▶ _Spatial reasoning records_
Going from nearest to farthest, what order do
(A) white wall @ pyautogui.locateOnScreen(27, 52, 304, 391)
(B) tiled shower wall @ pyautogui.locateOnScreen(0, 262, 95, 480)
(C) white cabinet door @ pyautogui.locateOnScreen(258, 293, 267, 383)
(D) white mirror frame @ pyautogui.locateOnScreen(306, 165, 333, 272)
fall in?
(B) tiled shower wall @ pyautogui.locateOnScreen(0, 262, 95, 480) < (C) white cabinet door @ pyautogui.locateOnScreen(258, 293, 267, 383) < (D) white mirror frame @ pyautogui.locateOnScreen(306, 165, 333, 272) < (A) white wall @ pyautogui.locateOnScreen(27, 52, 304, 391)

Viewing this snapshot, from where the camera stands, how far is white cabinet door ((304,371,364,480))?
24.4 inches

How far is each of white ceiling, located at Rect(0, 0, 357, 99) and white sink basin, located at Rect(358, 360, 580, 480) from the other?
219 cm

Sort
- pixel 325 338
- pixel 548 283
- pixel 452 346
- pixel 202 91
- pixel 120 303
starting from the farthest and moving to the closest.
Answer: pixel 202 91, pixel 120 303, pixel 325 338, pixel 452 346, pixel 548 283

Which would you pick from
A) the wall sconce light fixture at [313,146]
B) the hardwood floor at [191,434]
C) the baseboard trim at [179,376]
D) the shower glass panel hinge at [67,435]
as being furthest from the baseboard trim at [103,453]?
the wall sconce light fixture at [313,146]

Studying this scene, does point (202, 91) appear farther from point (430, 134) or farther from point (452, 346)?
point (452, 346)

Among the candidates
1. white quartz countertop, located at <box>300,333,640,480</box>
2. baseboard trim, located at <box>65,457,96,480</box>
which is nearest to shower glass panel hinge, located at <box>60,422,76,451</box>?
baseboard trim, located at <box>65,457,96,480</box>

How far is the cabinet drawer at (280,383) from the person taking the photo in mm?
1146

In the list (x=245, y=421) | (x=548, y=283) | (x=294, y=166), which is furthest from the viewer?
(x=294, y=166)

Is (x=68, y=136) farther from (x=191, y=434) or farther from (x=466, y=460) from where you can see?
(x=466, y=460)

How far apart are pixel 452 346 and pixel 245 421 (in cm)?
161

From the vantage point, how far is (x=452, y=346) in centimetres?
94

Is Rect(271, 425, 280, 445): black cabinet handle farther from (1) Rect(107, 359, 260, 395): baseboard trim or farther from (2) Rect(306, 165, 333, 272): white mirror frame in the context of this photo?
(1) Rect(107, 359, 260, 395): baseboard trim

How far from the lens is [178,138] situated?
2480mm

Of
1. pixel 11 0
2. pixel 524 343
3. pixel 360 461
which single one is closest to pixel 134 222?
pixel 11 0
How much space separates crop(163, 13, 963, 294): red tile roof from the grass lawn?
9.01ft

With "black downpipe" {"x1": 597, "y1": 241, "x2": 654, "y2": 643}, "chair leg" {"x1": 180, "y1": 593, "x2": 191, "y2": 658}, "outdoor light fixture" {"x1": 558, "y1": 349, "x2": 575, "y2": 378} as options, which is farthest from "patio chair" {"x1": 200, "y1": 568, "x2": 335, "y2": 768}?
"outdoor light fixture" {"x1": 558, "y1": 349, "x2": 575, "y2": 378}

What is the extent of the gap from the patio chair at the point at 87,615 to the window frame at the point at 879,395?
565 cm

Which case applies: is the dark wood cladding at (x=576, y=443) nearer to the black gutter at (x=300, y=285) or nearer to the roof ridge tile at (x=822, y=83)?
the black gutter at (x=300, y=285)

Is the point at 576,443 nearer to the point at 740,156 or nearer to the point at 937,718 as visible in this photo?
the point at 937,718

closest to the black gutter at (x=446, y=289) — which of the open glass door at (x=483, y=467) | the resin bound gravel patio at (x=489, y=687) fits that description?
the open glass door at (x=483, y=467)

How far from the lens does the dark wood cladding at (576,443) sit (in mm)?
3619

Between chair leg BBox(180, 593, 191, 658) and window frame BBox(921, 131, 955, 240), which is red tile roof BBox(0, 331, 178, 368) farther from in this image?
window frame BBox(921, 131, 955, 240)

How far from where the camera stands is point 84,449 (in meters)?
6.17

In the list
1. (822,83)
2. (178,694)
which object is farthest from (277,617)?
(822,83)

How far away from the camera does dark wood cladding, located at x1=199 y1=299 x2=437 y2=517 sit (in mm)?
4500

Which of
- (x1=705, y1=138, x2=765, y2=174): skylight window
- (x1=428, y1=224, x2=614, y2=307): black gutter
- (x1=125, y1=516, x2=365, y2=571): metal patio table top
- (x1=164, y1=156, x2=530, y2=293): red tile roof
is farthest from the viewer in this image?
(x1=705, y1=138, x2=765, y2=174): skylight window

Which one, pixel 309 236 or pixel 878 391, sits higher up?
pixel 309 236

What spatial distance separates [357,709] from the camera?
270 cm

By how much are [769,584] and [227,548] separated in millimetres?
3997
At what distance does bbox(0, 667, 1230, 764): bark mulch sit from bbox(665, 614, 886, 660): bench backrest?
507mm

▶ _EXERCISE GOAL_
Copy all the records above exactly, missing none.

▶ _FINAL RESULT_
Going from nearest to farthest, what order do
(A) white wall @ pyautogui.locateOnScreen(27, 52, 304, 391)
(B) tiled shower wall @ pyautogui.locateOnScreen(0, 262, 95, 480)
(C) white cabinet door @ pyautogui.locateOnScreen(258, 293, 267, 383)
(D) white mirror frame @ pyautogui.locateOnScreen(306, 165, 333, 272)
fall in?
(B) tiled shower wall @ pyautogui.locateOnScreen(0, 262, 95, 480) < (C) white cabinet door @ pyautogui.locateOnScreen(258, 293, 267, 383) < (D) white mirror frame @ pyautogui.locateOnScreen(306, 165, 333, 272) < (A) white wall @ pyautogui.locateOnScreen(27, 52, 304, 391)

Viewing this snapshot, from where the camera stands, how far is white cabinet door ((304,371,364,480))?
24.4 inches

How far is each of white ceiling, located at Rect(0, 0, 357, 99) and white sink basin, located at Rect(358, 360, 580, 480) from the other?
219 cm

Sort
- pixel 325 338
- pixel 548 283
- pixel 452 346
- pixel 202 91
- pixel 120 303
starting from the farthest and moving to the closest.
Answer: pixel 202 91, pixel 120 303, pixel 325 338, pixel 452 346, pixel 548 283

Which would you pick from
A) the wall sconce light fixture at [313,146]
B) the hardwood floor at [191,434]
C) the baseboard trim at [179,376]
D) the shower glass panel hinge at [67,435]
as being furthest from the baseboard trim at [103,453]?
the wall sconce light fixture at [313,146]

Studying this scene, does point (202, 91) appear farther from point (430, 134) or farther from point (452, 346)?
point (452, 346)

Among the candidates
1. white quartz countertop, located at <box>300,333,640,480</box>
2. baseboard trim, located at <box>65,457,96,480</box>
which is nearest to shower glass panel hinge, located at <box>60,422,76,451</box>?
baseboard trim, located at <box>65,457,96,480</box>

How far is the cabinet drawer at (280,383) from the person taking the photo in mm?
1146

In the list (x=245, y=421) | (x=548, y=283) | (x=294, y=166), which is furthest from the viewer?
(x=294, y=166)

Is (x=68, y=136) farther from (x=191, y=434) or farther from (x=466, y=460) from where you can see?
(x=466, y=460)

How far apart are pixel 452 346 and pixel 245 421 (in cm)?
161

From the vantage point, how far is (x=452, y=346) in centimetres?
94

Is Rect(271, 425, 280, 445): black cabinet handle farther from (1) Rect(107, 359, 260, 395): baseboard trim or farther from (2) Rect(306, 165, 333, 272): white mirror frame in the context of this photo?
(1) Rect(107, 359, 260, 395): baseboard trim

How far from the lens is [178,138] situated?
2480mm

Of
1. pixel 11 0
2. pixel 524 343
3. pixel 360 461
which single one is closest to pixel 134 222?
pixel 11 0
How much space separates crop(163, 13, 963, 294): red tile roof from the grass lawn?
9.01ft

With "black downpipe" {"x1": 597, "y1": 241, "x2": 654, "y2": 643}, "chair leg" {"x1": 180, "y1": 593, "x2": 191, "y2": 658}, "outdoor light fixture" {"x1": 558, "y1": 349, "x2": 575, "y2": 378} as options, which is farthest from "patio chair" {"x1": 200, "y1": 568, "x2": 335, "y2": 768}?
"outdoor light fixture" {"x1": 558, "y1": 349, "x2": 575, "y2": 378}

What is the extent of the gap from the patio chair at the point at 87,615 to the window frame at the point at 879,395?
565 cm

Which case applies: is the dark wood cladding at (x=576, y=443) nearer to the black gutter at (x=300, y=285) or nearer to the roof ridge tile at (x=822, y=83)?
the black gutter at (x=300, y=285)

Is the point at 576,443 nearer to the point at 740,156 or nearer to the point at 937,718 as visible in this photo?
the point at 937,718

closest to the black gutter at (x=446, y=289) — which of the open glass door at (x=483, y=467) | the resin bound gravel patio at (x=489, y=687) fits that description?
the open glass door at (x=483, y=467)

How far from the lens does the dark wood cladding at (576,443) sit (in mm)?
3619

Between chair leg BBox(180, 593, 191, 658) and window frame BBox(921, 131, 955, 240), which is red tile roof BBox(0, 331, 178, 368) farther from in this image?
window frame BBox(921, 131, 955, 240)

How far from where the camera stands is point 84,449 (in meters)?
6.17

In the list
1. (822,83)
2. (178,694)
which object is farthest from (277,617)?
(822,83)

How far away from the camera does dark wood cladding, located at x1=199 y1=299 x2=437 y2=517 sit (in mm)?
4500

Which of
- (x1=705, y1=138, x2=765, y2=174): skylight window
- (x1=428, y1=224, x2=614, y2=307): black gutter
- (x1=125, y1=516, x2=365, y2=571): metal patio table top
- (x1=164, y1=156, x2=530, y2=293): red tile roof
is farthest from the viewer in this image?
(x1=705, y1=138, x2=765, y2=174): skylight window

Which one, pixel 309 236 or pixel 878 391, sits higher up?
pixel 309 236

What spatial distance separates [357,709] from the camera?
270 cm

By how much are [769,584] and [227,548] separated in millimetres?
3997
At what distance does bbox(0, 667, 1230, 764): bark mulch sit from bbox(665, 614, 886, 660): bench backrest?
507mm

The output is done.